- **What is being asked**: Reproduce verbatim the lines that begin with the line containing "Visually, does point" and end with the line containing "(4) the slender tree trunk at (x=830, y=290) →", both included, and no other lines.
##### Data for this exercise
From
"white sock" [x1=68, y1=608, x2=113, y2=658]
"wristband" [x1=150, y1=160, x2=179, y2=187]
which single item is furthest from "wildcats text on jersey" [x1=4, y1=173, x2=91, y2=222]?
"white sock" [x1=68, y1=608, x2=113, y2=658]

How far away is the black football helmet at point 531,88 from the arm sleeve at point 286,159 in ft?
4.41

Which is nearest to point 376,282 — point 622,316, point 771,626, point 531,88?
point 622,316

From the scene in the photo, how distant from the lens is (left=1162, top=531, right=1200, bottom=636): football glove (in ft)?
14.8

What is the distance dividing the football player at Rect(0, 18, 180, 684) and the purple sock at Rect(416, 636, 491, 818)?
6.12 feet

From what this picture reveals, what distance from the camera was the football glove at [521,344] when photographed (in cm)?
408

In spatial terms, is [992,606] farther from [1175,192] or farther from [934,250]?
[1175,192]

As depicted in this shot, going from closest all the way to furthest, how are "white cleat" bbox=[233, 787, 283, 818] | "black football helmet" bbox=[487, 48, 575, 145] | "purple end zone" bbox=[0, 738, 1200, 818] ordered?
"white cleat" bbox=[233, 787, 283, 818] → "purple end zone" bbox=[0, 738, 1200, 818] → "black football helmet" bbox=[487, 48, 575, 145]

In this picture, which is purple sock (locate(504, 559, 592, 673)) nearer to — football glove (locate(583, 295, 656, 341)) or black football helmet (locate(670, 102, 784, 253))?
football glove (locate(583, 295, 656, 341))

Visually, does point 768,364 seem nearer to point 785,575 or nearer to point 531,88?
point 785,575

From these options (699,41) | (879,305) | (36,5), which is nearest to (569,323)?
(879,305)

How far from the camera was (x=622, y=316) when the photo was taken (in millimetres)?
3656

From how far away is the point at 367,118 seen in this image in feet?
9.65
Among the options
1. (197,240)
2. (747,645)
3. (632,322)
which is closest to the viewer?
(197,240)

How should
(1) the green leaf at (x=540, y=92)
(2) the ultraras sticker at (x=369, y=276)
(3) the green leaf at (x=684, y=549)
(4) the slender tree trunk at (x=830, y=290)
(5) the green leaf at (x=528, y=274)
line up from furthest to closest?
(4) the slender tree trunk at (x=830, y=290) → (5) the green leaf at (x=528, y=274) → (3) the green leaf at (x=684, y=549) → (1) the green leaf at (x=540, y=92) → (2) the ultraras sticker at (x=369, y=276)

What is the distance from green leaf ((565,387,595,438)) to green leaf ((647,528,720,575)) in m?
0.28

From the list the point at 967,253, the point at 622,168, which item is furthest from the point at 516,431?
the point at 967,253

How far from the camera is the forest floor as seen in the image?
##########
- **Answer to this exercise**:
Visually, does point 768,364 seem nearer to point 785,575 or nearer to point 531,88?
point 785,575

From these options (699,41) | (879,305) | (36,5), which is nearest to (569,323)?
(879,305)

How far from the camera was (x=622, y=316) when the photo was taken (in millimetres)?
3656

From how far away is the point at 367,118 seen in this image in feet?
9.65
Among the options
1. (197,240)
2. (747,645)
3. (632,322)
which is closest to the viewer?
(197,240)

How should
(1) the green leaf at (x=540, y=92)
(2) the ultraras sticker at (x=369, y=276)
(3) the green leaf at (x=684, y=549)
(4) the slender tree trunk at (x=830, y=290)
(5) the green leaf at (x=528, y=274)
line up from furthest to closest?
(4) the slender tree trunk at (x=830, y=290) → (5) the green leaf at (x=528, y=274) → (3) the green leaf at (x=684, y=549) → (1) the green leaf at (x=540, y=92) → (2) the ultraras sticker at (x=369, y=276)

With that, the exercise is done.